[Stored data entries]
+ + + + +

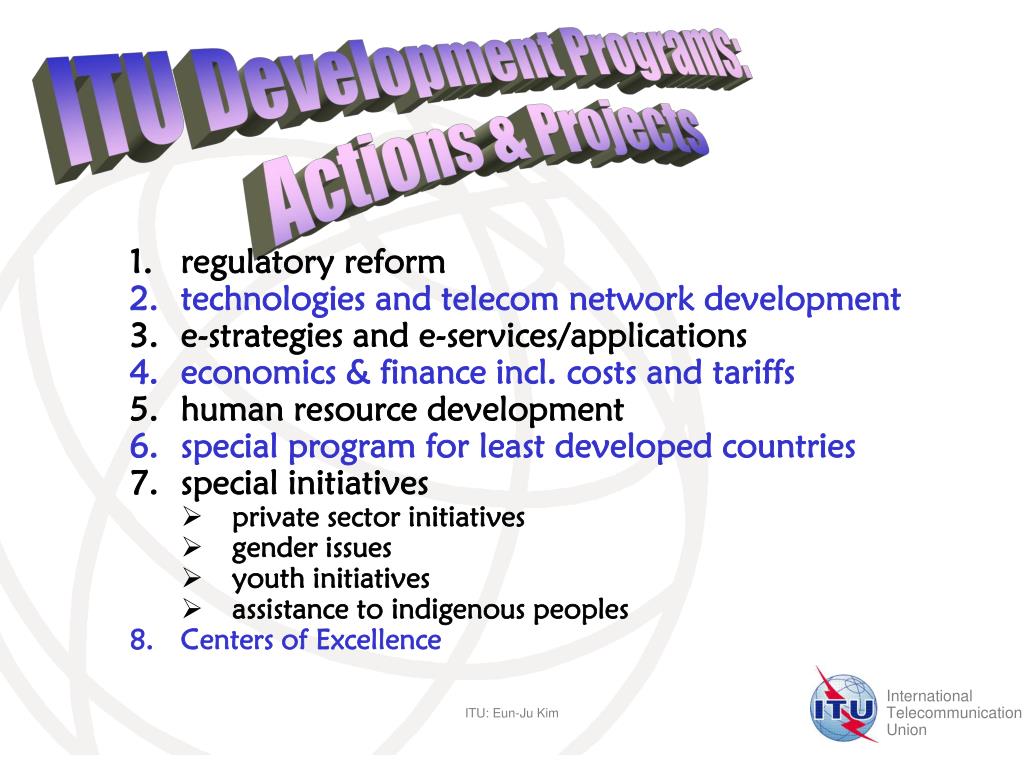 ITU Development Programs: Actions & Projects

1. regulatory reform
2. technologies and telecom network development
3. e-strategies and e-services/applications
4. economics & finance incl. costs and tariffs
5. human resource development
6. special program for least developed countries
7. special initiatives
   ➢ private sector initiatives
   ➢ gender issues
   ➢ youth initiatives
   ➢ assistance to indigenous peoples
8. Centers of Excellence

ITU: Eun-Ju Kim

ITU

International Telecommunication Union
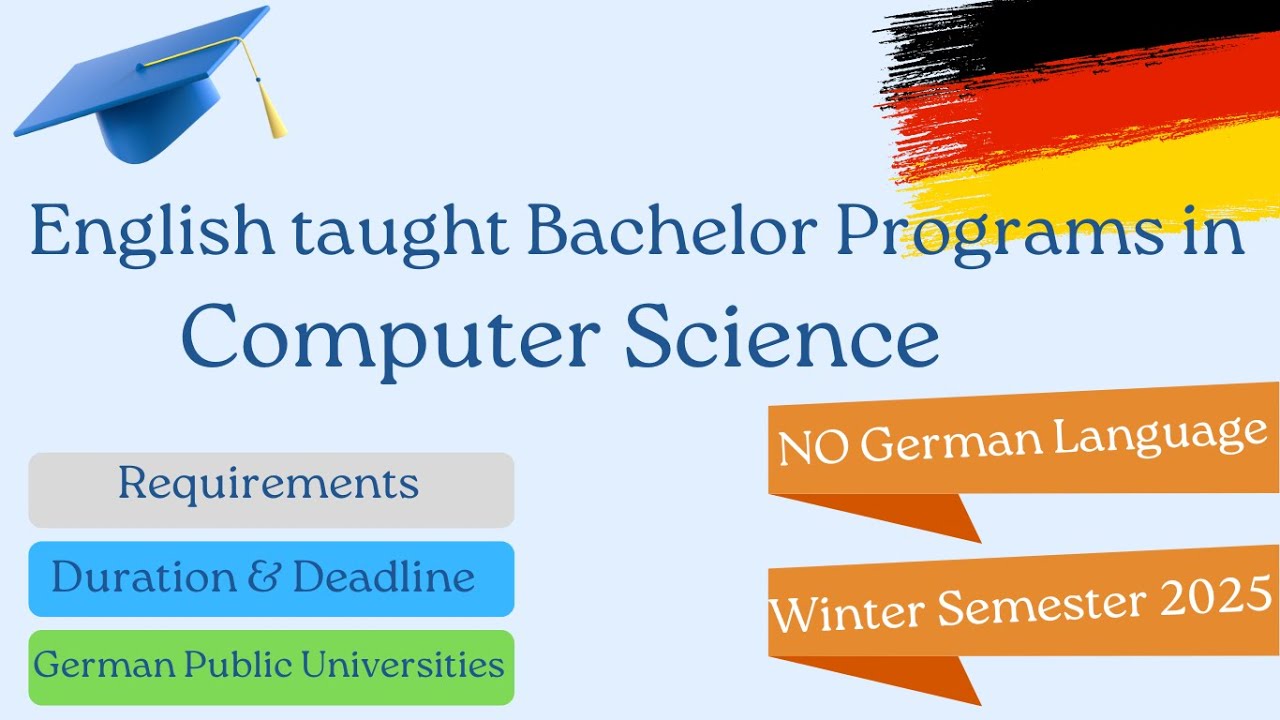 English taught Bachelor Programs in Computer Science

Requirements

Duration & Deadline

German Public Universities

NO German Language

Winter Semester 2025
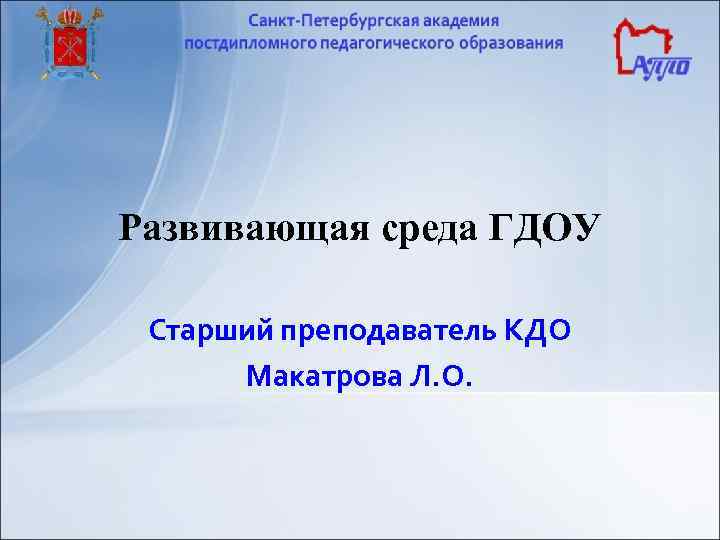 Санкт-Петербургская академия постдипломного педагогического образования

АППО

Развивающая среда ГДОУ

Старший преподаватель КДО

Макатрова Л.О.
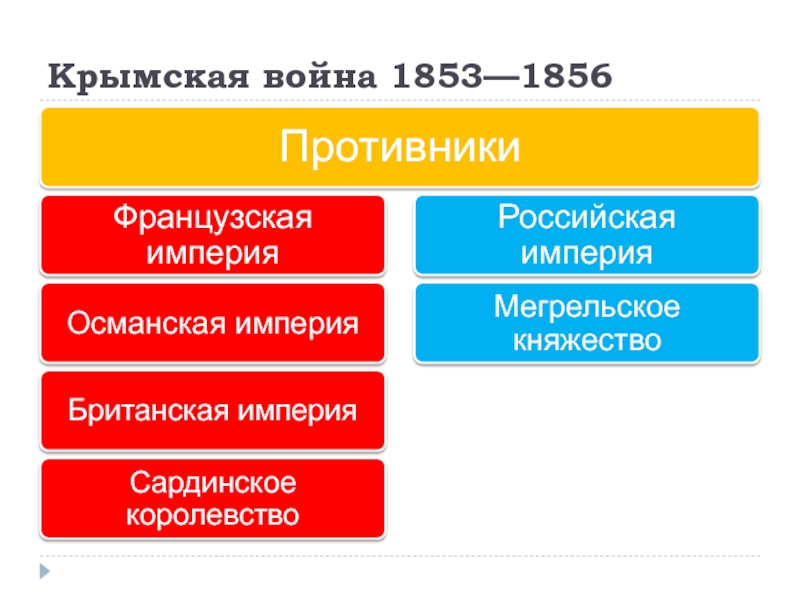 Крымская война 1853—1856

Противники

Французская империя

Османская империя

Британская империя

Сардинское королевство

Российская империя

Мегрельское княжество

+ + + + +

→ **Problem statement**:
Give back each entry exactly as it appears. Leave pictures out.

→ **Exercise answer**:
 ITU Development Programs: Actions & Projects

1. regulatory reform
2. technologies and telecom network development
3. e-strategies and e-services/applications
4. economics & finance incl. costs and tariffs
5. human resource development
6. special program for least developed countries
7. special initiatives
   ➢ private sector initiatives
   ➢ gender issues
   ➢ youth initiatives
   ➢ assistance to indigenous peoples
8. Centers of Excellence

ITU: Eun-Ju Kim

ITU

International Telecommunication Union
 English taught Bachelor Programs in Computer Science

Requirements

Duration & Deadline

German Public Universities

NO German Language

Winter Semester 2025
 Санкт-Петербургская академия постдипломного педагогического образования

АППО

Развивающая среда ГДОУ

Старший преподаватель КДО

Макатрова Л.О.
 Крымская война 1853—1856

Противники

Французская империя

Османская империя

Британская империя

Сардинское королевство

Российская империя

Мегрельское княжество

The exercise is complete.